Presidente da Câmara Municipal da Póvoa do Varzim

R-841/93
Rec. nº 36/B/95
Data:04.09.95
Área: A1

Assunto:URBANISMO E OBRAS – OBRAS ILEGAIS – LICENÇA – OFICINA DE REPARAÇÃO DE AUTOMÓVEIS – CÂMARA MUNICIPAL – PODERES DE EMBARGO E DEMOLIÇÃO – DESPEJO SUMÁRIO DAS EDIFICAÇÕES.

Sequência:

I-EXPOSIÇÃO DE MOTIVOS

A) Dos factos

Em razão de queixa que me foi dirigida sobre a laboração de oficina de reparação de automóveis, pintura e bate-chapas, sita no lugar de Gestrins, freguesia de Balazar e das diligências instrutórias efectuadas no âmbito do processo à margem referenciado, tomei conhecimento do seguinte:

1.Em reunião de 08.07.1992 a Câmara Municipal da Póvoa do Varzim deliberou notificar o Senhor… para proceder ao encerramento daquela oficina no prazo de 30 dias.

2.Por deliberação de 12.08.92, essa Câmara Municipal determinou o despejo sumário do prédio ocupado pelo Semhor… por motivo de desconformidade entre a utilização licenciada – barracão destinado a depósito de alfaias agrícolas – e a utilização exercida – oficina de reparação de automóveis, pintura e bate-chapas -, nos termos previstos no art. 165º do Regulamento Geral das Edificações Urbanas, aprovado pelo Decreto nº 38.382, de 7 de Agosto de 1951, com as alterações introduzidas pelo Decreto-Lei nº 44 258, de 31.03.1962.
3.As ordens da autarquia não foram, porém, acatadas pelo destinatário, tendo sido levantado auto de notícia por contra ordenação, nos termos previstos no art. 54º, nº 1, al. c) do Decreto-Lei nº 445/91, de 20 de Novembro, em 17.06.1994.

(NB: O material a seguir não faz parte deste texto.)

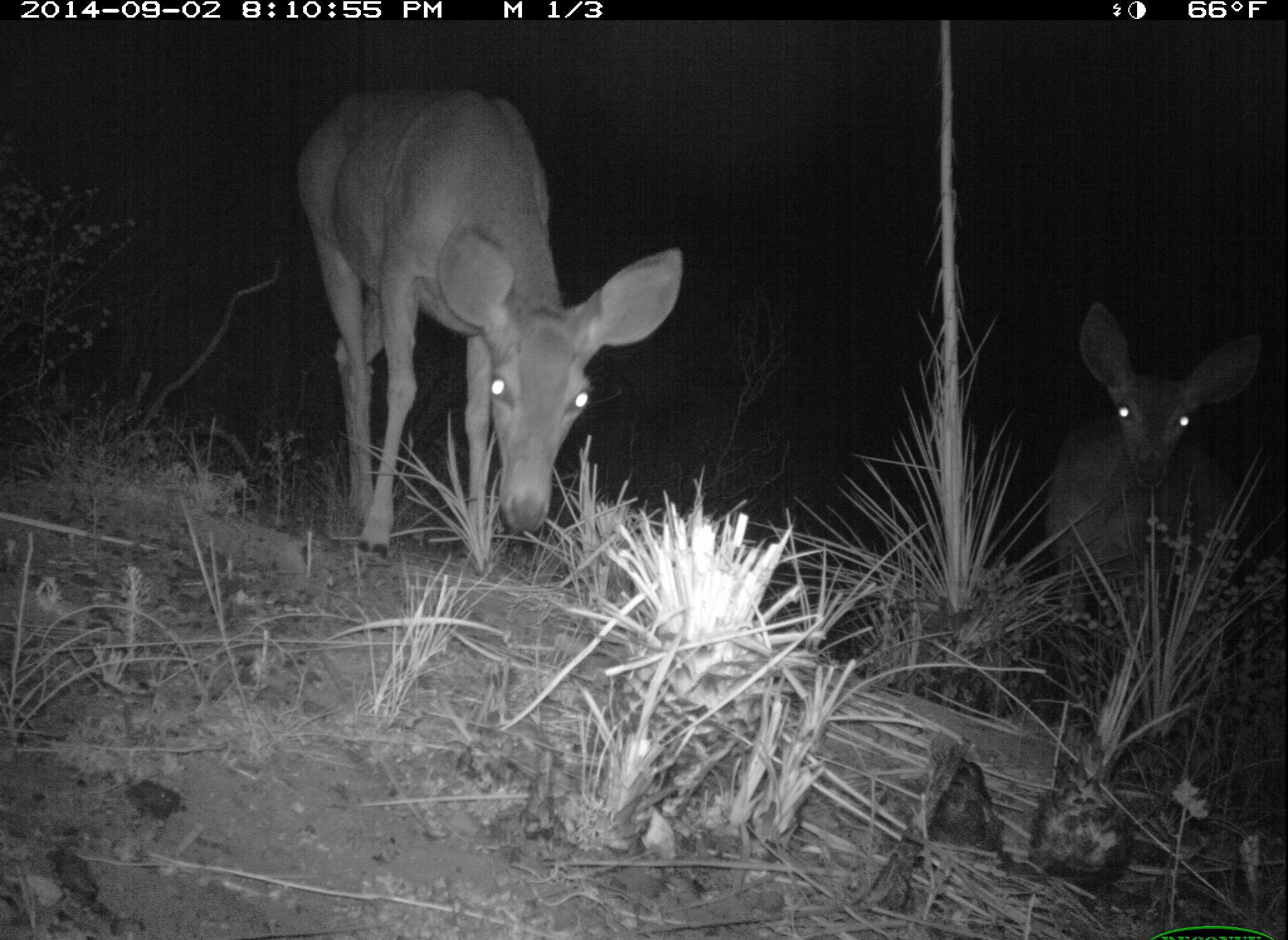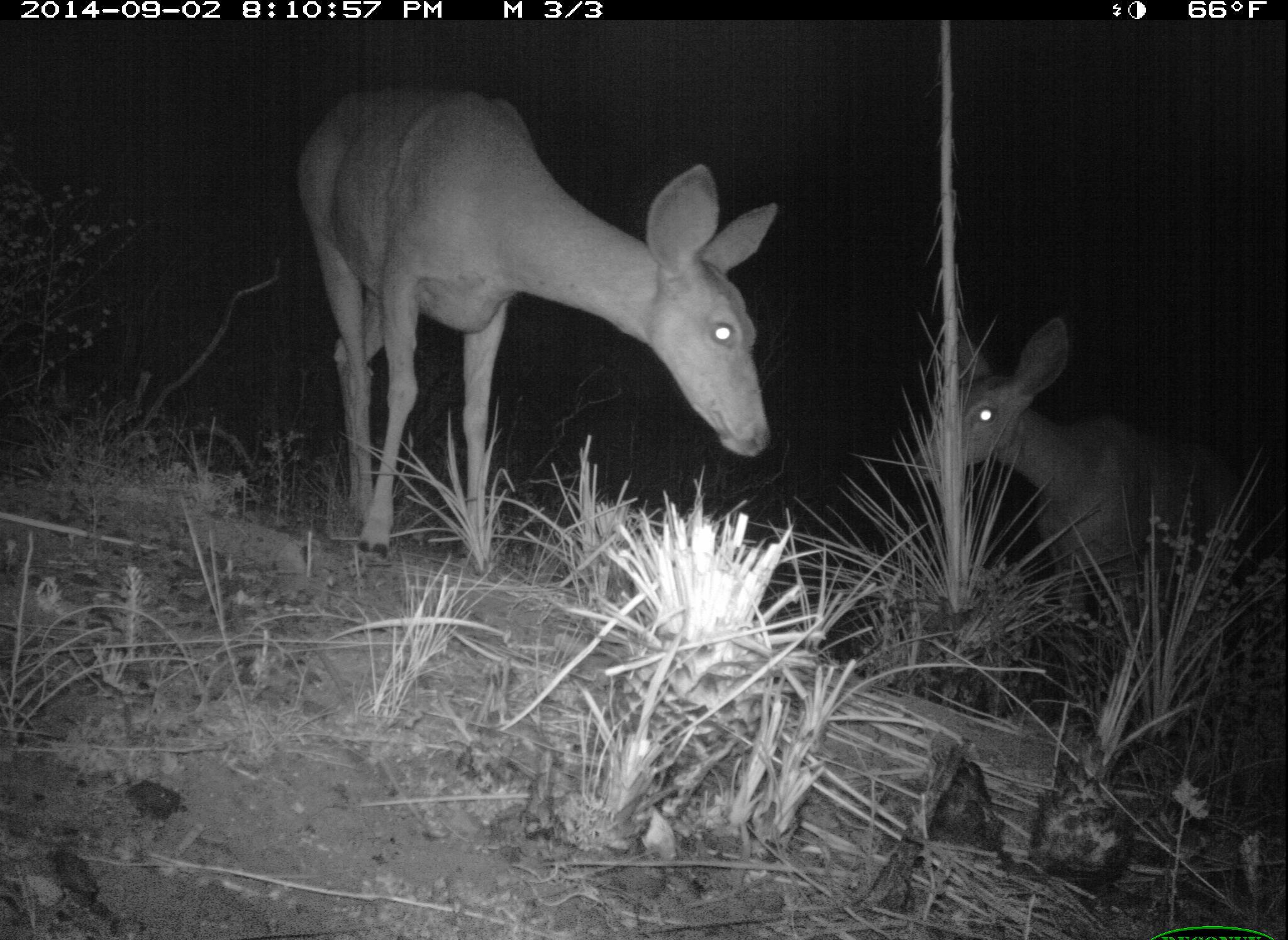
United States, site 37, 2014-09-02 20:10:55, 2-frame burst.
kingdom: Animalia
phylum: Chordata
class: Mammalia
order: Artiodactyla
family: Cervidae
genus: Odocoileus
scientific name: Odocoileus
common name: deer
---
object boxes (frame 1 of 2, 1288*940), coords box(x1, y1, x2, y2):
deer: box(294, 86, 682, 567); box(1041, 299, 1267, 707)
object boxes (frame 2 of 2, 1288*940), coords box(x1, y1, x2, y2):
deer: box(292, 84, 778, 564); box(904, 311, 1260, 708)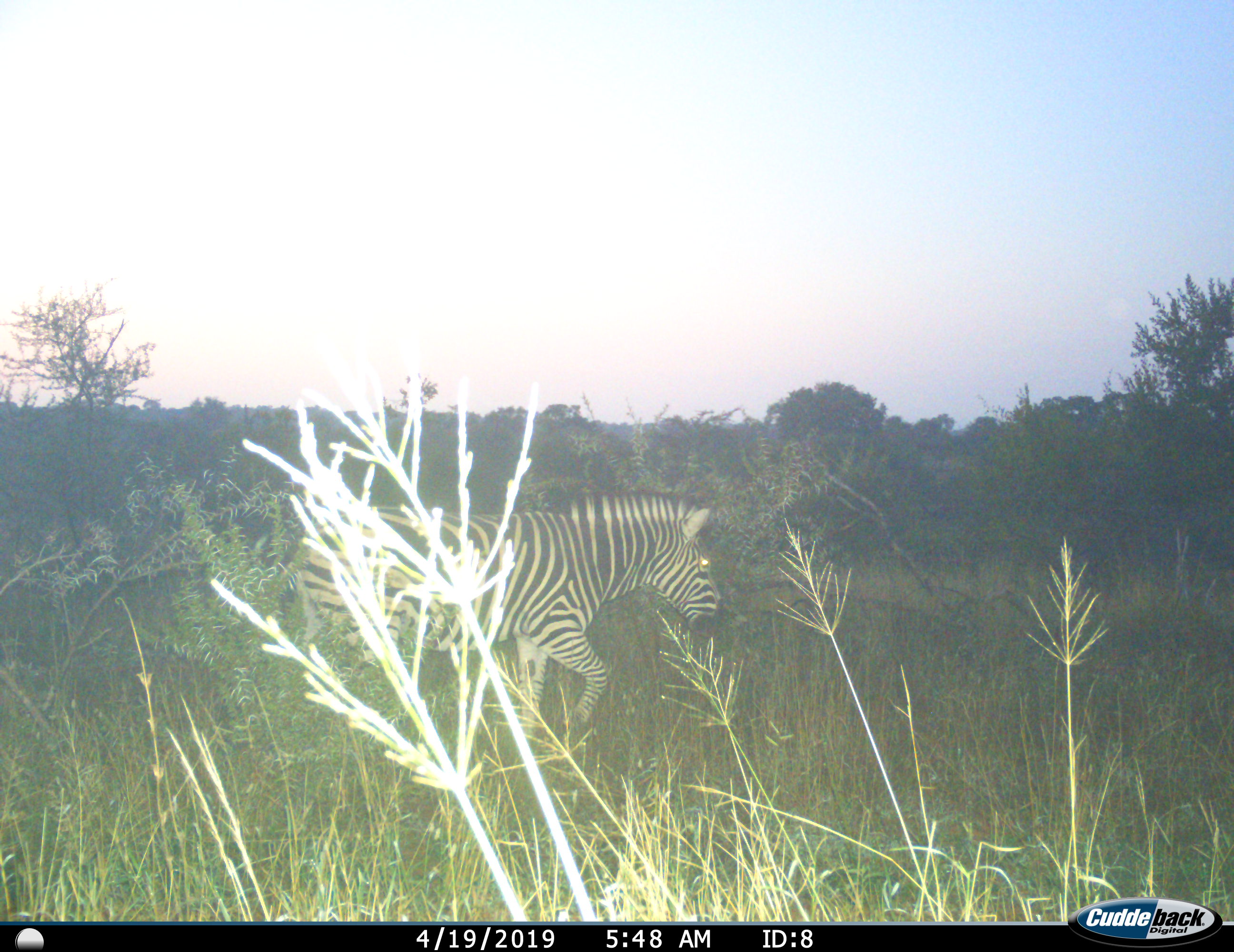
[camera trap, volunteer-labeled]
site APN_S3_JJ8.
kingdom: Animalia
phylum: Chordata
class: Mammalia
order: Perissodactyla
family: Equidae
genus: Equus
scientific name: Equus quagga burchellii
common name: burchell's zebra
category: zebraburchells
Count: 1.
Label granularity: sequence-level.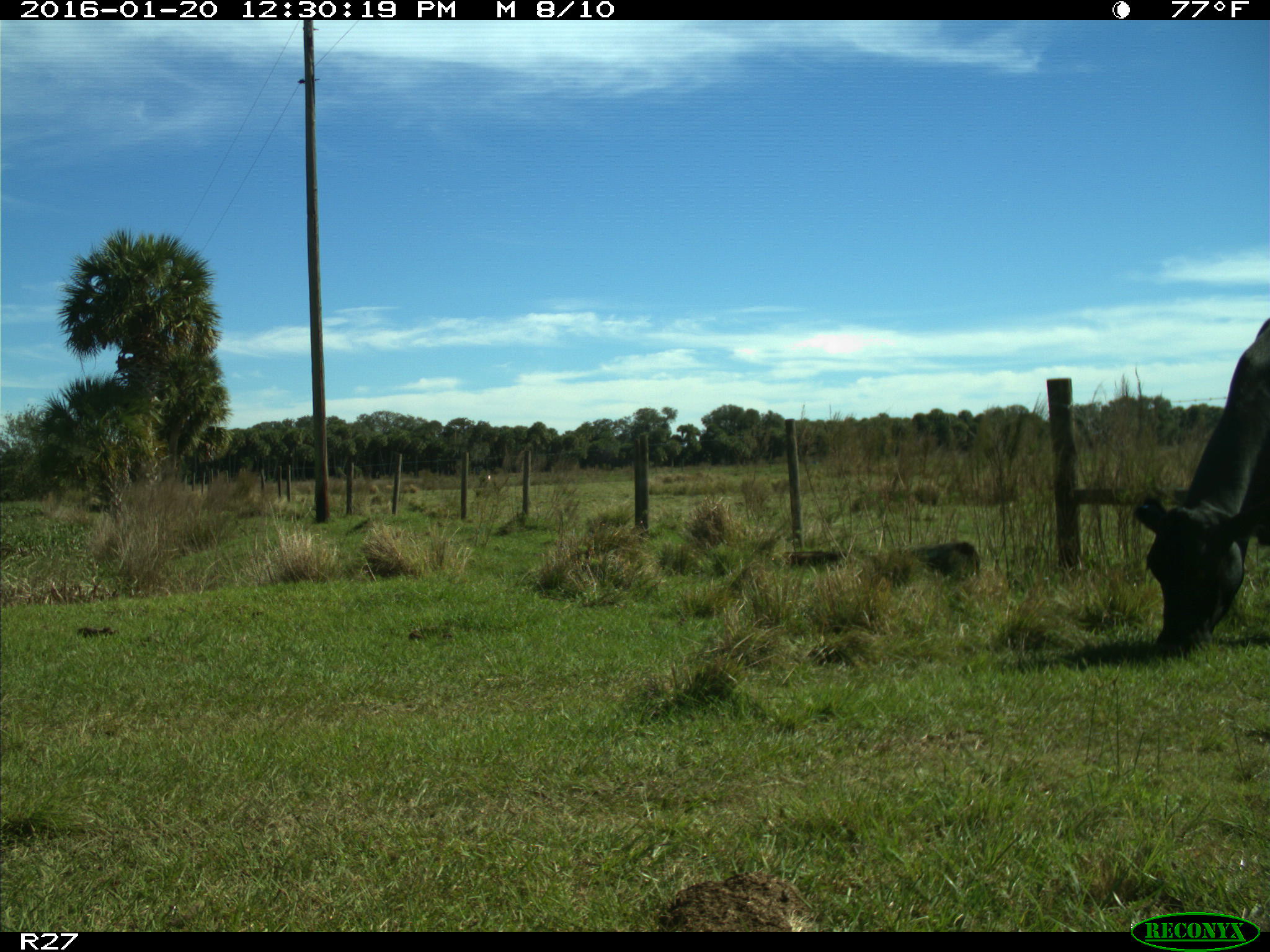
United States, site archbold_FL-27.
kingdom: Animalia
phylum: Chordata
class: Mammalia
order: Artiodactyla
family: Bovidae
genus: Bos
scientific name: Bos taurus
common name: domestic cow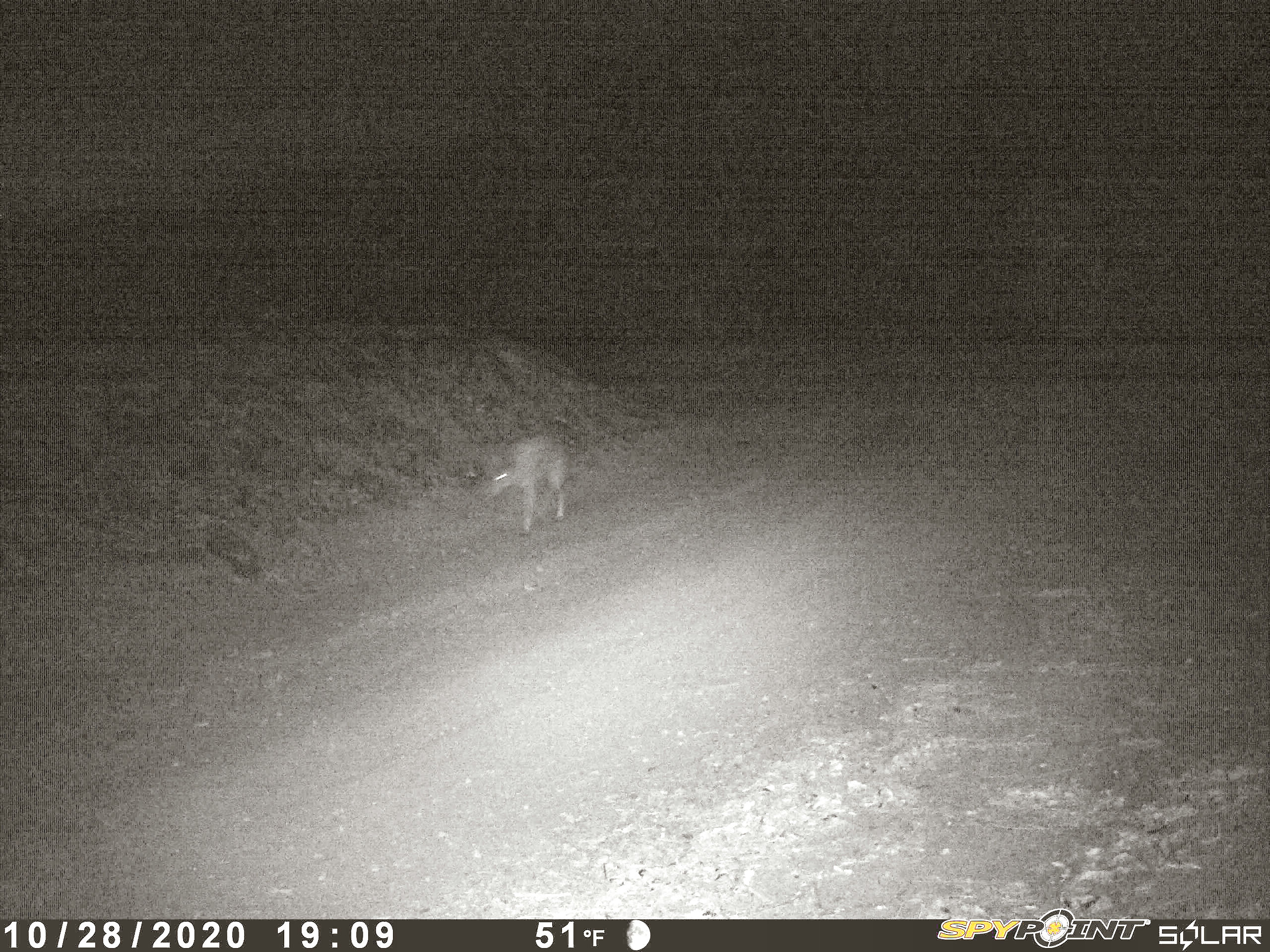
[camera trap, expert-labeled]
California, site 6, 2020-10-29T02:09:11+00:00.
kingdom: Animalia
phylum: Chordata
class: Mammalia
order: Carnivora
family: Canidae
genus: Canis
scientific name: Canis latrans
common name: coyote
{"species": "coyote (Canis latrans)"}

4.Por despacho de 07.03.95 do Vereador em exercício, o Senhor…. foi notificado para apresentar projecto de legalização do edifício no prazo de 90 dias.

B) Do direito

5.Passo a enunciar o teor das conclusões de parecer elaborado pelo Chefe de Divisão de Serviços Jurídicos que ao merecer a concordância do Senhor Vereador em exercício, veio a fundar a instauração de processo por contra-ordenação, mas também o não exercício por essa Câmara Municipal dos poderes que lhe são conferidos pelo art. 165º do Regulamento Geral das Edificações Urbanas:

” Face a todo o vindo de expor, afigura-se-nos que o artigo 165º.do Regulamento Geral das Edificações Urbanas se encontra revogado pelas disposições do Decreto-Lei nº 445/91, de 20 de Novembro e, por conseguinte, as Câmaras Municipais não têm hoje competência para ordenar e promover o despejo sumário de prédios que se encontrem a ser utilizados sem alvará de licença ou em desacordo com o uso nele fixado. “

6.Deve entender-se, todavia, que o art. 165º do citado Regulamento não foi revogado, ao menos na íntegra, por força do elenco de normas que o Decreto-Lei nº 445/91, de 20 de Novembro consubstancia. Ver-se-á por que razões.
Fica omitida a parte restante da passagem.